Please render the stretch of lines from the one containing "How far is the" through the one containing "48312 millimetres", both included, as a Markdown table with the columns Row and Line. Skip blank lines.

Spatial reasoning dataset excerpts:
=====

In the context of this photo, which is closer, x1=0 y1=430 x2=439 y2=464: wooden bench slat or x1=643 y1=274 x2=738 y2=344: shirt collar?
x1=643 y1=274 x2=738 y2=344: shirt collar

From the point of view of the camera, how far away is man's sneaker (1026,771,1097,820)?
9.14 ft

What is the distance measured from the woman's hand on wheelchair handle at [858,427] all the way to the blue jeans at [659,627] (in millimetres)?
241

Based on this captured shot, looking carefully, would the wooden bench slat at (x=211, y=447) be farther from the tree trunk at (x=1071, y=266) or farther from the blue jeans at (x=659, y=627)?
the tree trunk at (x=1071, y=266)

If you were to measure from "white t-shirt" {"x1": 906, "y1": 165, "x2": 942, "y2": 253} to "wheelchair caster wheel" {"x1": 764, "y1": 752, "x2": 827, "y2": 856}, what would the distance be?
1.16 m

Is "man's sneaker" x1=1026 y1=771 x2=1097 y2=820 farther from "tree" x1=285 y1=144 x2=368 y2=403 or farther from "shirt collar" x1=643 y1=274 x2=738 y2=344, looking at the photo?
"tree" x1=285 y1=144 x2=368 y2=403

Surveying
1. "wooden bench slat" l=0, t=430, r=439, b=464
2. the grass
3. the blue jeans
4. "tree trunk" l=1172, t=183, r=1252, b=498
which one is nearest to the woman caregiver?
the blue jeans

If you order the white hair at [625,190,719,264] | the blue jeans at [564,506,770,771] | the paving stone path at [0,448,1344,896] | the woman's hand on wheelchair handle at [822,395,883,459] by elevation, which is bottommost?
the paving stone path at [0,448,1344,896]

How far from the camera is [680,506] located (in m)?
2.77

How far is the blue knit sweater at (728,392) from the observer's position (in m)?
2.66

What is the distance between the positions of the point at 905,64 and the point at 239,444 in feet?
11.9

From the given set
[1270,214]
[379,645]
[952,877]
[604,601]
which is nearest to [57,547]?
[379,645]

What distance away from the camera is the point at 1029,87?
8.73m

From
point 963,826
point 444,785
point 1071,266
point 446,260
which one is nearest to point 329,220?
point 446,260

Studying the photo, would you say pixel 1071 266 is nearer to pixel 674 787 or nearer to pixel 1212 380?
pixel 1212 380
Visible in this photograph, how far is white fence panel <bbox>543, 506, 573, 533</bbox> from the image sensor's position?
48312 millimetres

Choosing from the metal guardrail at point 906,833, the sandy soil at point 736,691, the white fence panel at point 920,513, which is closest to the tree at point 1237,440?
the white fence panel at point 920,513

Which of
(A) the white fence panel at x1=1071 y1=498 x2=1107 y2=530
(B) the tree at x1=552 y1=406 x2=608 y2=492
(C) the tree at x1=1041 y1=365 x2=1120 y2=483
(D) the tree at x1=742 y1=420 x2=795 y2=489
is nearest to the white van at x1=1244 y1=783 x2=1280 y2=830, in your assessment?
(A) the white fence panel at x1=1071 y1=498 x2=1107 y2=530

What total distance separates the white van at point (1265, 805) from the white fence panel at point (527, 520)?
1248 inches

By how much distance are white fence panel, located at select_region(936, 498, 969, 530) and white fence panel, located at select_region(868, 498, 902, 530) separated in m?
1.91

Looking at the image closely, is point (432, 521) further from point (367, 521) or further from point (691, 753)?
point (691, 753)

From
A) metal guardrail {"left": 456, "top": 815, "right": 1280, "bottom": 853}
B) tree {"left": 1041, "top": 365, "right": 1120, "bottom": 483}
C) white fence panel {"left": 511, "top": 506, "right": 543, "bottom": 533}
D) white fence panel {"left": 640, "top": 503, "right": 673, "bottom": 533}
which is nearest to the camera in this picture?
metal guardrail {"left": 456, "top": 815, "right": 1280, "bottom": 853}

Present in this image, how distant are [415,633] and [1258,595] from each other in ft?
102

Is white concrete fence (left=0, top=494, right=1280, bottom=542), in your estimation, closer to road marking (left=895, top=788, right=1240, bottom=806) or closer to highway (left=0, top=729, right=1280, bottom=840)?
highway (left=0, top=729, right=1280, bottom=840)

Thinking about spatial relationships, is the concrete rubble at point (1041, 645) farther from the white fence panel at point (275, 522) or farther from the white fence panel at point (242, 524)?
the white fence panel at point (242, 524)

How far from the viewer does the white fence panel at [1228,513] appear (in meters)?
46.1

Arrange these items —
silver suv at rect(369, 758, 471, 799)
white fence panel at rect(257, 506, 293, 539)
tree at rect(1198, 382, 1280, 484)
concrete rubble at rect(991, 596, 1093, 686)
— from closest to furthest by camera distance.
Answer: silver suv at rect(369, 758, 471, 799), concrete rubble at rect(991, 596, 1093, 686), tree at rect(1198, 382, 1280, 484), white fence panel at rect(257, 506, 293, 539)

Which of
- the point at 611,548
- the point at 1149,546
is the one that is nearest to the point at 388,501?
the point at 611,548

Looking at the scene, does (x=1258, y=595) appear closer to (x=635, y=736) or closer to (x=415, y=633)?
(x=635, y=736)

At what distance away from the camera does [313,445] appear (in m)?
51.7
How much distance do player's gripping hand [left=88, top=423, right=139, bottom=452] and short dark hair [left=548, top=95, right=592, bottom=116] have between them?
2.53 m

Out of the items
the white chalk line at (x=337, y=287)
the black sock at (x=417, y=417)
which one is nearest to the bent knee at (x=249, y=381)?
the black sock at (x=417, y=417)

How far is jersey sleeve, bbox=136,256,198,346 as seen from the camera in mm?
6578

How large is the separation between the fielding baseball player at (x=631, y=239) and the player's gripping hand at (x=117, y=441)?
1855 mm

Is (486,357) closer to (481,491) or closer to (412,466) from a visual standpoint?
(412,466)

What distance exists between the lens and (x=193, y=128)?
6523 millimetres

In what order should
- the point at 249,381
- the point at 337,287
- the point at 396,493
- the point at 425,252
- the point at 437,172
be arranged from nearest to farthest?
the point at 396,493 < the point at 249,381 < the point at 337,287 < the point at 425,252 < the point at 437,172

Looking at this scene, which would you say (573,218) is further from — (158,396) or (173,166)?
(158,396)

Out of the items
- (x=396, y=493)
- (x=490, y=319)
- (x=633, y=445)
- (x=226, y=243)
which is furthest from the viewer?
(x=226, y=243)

=====

- _Correct output_:
| Row | Line |
|---|---|
| 1 | How far is the blue knit sweater at (728,392) from the observer's position (in m)? |
| 2 | 2.66 |
| 3 | What is the distance between the positions of the point at 905,64 and the point at 239,444 in feet? |
| 4 | 11.9 |
| 5 | From the given set |
| 6 | [1270,214] |
| 7 | [379,645] |
| 8 | [952,877] |
| 9 | [604,601] |
| 10 | which is nearest to [57,547]? |
| 11 | [379,645] |
| 12 | What distance away from the camera is the point at 1029,87? |
| 13 | 8.73m |
| 14 | From |
| 15 | point 963,826 |
| 16 | point 444,785 |
| 17 | point 1071,266 |
| 18 | point 446,260 |
| 19 | which one is nearest to point 329,220? |
| 20 | point 446,260 |
| 21 | Studying the photo, would you say pixel 1071 266 is nearer to pixel 674 787 or nearer to pixel 1212 380? |
| 22 | pixel 1212 380 |
| 23 | Visible in this photograph, how far is white fence panel <bbox>543, 506, 573, 533</bbox> from the image sensor's position? |
| 24 | 48312 millimetres |